▸ **Problems and tasks**:
1. Translate this sentence from the Astros article into Spanish: "He got his hair cut over the weekend, and even worked out."
2. Reproduce the Astros article from "HOUSTON – Jason" up to and including "engulfed his neighborhood.", character for character.
3. According to the Astros article, where did the team play its previous series against the Rangers?

▸ **Selected extract**:
********
- The Astros swept a doubleheader from the Mets on Saturday, but the real reason to cheer at Minute Maid Park came simply from having a sense of normalcy in a city battered by a devastating storm.
HOUSTON – Jason Garcia just wanted to get back to normal. He got his hair cut over the weekend, and even worked out. On Saturday night he took in an Astros game at a ballpark just blocks from the convention-center-turned-hurricane-shelter he called home for a night after being airlifted by Coast Guard helicopter from his home on the northeast side of the city Monday, as flood waters engulfed his neighborhood.
“You try to get back to normal as soon as possible,” said Garcia, a 32-year-old restaurant manager and lifelong Houstonian. “People just need something to cheer for.”
The Astros returned on Saturday after playing their previous series against the Rangers at the home of the Tampa Bay Rays. The team could’ve stayed in Florida and played their home series against the Mets, but they opted to return to Texas on the heels of a week of devastation in the city and beyond as a result of Hurricane Harvey.
Astros manager A.J. Hinch, perhaps sensing the apprehension of a sparse crowd attending the first game of Saturday's doubleheader with the Mets, took a microphone and made the rare decision to address the crowd.
********
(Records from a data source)

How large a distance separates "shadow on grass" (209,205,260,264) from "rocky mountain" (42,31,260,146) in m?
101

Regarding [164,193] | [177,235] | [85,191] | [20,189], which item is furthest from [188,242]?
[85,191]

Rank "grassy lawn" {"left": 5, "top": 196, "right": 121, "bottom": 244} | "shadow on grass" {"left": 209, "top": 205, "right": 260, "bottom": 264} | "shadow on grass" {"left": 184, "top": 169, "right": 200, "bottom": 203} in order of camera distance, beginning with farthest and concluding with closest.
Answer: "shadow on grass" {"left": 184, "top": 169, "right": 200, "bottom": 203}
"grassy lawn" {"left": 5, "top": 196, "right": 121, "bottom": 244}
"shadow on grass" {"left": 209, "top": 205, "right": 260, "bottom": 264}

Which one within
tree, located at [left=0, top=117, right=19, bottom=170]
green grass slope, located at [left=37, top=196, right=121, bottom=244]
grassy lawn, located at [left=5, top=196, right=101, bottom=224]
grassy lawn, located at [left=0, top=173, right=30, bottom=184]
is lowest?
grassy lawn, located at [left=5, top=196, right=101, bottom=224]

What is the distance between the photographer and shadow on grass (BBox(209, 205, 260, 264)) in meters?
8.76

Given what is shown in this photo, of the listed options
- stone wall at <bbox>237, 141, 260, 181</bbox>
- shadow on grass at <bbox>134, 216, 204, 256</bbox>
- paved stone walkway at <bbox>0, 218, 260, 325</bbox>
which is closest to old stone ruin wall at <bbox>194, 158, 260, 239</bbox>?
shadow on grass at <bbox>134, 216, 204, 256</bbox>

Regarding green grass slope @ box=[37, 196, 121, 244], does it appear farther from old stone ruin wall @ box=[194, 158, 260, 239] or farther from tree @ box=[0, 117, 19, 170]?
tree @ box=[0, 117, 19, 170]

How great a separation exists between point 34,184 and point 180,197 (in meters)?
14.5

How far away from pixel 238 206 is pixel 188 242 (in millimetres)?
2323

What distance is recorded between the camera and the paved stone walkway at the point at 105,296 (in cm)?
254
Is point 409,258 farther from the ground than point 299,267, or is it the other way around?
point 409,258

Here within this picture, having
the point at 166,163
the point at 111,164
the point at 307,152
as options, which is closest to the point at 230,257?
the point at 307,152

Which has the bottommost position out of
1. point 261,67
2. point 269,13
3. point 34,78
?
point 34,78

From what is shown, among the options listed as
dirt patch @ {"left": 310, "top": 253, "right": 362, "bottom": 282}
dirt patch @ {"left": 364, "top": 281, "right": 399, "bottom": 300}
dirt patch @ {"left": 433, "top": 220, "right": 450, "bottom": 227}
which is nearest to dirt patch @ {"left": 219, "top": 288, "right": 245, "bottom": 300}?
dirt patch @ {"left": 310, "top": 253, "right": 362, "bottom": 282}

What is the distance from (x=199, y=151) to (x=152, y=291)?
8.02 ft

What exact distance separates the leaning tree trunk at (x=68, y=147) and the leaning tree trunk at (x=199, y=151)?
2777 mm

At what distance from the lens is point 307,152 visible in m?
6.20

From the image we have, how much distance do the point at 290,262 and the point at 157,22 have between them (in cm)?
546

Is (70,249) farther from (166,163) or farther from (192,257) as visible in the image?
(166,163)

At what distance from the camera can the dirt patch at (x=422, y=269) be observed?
********
▸ **Answers provided**:
1. Se cortó el pelo durante el fin de semana e incluso hizo ejercicio.

2.
HOUSTON – Jason Garcia just wanted to get back to normal. He got his hair cut over the weekend, and even worked out. On Saturday night he took in an Astros game at a ballpark just blocks from the convention-center-turned-hurricane-shelter he called home for a night after being airlifted by Coast Guard helicopter from his home on the northeast side of the city Monday, as flood waters engulfed his neighborhood.

3. At the home of the Tampa Bay Rays.